--- START OF SOURCE ---

So I think that was our main lens to look at it. I think we did come to seven, but then two of them could have been easily consolidated. So that's some strong feedback we got from our leadership team. So we then ended up consolidating.

And as you can imagine, a lot of these skills are also overlapping, right? So digital technical savviness. I mean, do you really want to keep it different or is that… I mean, even within the six, to be honest, there's so much data fluency needed in being agile or an employee experience, but there's a lot that you can actually combine. So there was a consolidation exercise, for sure.

Stacia Garr:
And you mentioned, you had gotten feedback to identify these three different personas. Once you had done that and had started working on the learning pathways, did you all also get feedback at that point?

Madhura Chakrabarti:
Yes. So we did a set of, we call it product testing, when just the framework was done, and it was pretty intense because we recorded all six of the capability leads. We recorded 30 20-minute videos introducing ourselves, why this is important and then the entire framework, and then we had a bunch of 20 to 30 product testers across the globe that actually went through all of those videos and then we had sessions where we came together and they gave us feedback, and we did some quick NPS surveys as well. Like would you recommend this framework to others or would you recommend the skill to others? So a lot of good feedback came from there saying, you know, this is good. This is not going to work for me.

One of the things that people said was there's a lot of commonalities among the six capabilities, so if there's a way to guide me to something else while you're talking about a particular skill, that would be really helpful. So if you're talking about agility and hypothesis building is really important, then tie it to the data fluency pathway because that's how you garner interest in each other.

So a lot of feedback happened there—that was one round of product testing, and then when we actually designed the actual pathway on the platform, we did another round of product testing as well. But to be very honest, I think we got a lot of interest in the first phase; by the time we launched it already coincided with a couple of other big initiatives, so the amount of feedback we received on the platform when we road-tested it was less. But at the same time, now we have launched it as of December 3rd, we launched everything officially across the globe. We are just going to look at the feedback now what happens.

Stacia Garr: Right.

Madhura Chakrabarti:
So, fingers crossed!

--- END OF SOURCE ---

- JOB -
Which skills or capabilities are named in the interview above?

--- START OF ITEMS ---

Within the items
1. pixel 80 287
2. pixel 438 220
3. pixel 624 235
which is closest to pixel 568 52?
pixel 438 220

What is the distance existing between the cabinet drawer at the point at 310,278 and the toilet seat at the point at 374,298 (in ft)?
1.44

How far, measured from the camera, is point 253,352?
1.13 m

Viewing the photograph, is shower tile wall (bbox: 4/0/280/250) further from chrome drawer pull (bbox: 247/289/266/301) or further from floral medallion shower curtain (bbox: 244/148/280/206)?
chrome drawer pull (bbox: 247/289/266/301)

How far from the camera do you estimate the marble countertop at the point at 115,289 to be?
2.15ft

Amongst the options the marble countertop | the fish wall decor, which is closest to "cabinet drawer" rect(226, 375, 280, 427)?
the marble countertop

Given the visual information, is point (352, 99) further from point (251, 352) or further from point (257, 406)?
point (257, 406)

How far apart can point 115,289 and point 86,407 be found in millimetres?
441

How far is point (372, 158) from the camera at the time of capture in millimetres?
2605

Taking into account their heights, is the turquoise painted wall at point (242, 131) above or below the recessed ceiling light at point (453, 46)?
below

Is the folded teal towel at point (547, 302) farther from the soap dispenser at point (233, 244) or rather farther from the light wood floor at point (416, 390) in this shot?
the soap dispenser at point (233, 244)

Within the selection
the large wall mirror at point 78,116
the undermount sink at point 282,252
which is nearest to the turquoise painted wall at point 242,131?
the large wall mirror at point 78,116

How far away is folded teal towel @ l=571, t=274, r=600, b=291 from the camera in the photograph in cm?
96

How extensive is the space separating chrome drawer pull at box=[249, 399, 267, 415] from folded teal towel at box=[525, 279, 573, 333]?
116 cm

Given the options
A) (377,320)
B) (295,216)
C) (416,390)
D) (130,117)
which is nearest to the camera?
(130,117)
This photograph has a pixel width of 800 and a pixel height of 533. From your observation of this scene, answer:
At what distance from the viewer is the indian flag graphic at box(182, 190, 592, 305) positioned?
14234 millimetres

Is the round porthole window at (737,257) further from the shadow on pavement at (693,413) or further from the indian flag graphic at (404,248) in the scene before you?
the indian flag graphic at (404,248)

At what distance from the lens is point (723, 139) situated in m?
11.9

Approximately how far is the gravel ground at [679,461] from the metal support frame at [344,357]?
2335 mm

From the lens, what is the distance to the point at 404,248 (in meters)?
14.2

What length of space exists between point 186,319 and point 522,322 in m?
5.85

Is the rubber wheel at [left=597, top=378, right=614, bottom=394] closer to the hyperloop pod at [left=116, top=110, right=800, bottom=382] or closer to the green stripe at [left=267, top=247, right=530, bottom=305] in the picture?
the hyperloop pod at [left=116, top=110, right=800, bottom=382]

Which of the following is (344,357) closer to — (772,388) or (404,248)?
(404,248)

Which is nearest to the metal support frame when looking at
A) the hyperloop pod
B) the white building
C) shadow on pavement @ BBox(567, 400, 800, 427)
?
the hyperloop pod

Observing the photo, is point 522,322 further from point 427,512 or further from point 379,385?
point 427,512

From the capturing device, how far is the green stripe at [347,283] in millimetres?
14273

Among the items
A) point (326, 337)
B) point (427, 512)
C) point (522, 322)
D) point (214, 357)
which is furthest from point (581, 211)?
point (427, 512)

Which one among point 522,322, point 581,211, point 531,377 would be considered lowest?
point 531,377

--- END OF ITEMS ---

- TASK RESULT -
- Digital technical savviness
- Data fluency
- Agility (being agile)
- Employee experience
- Hypothesis building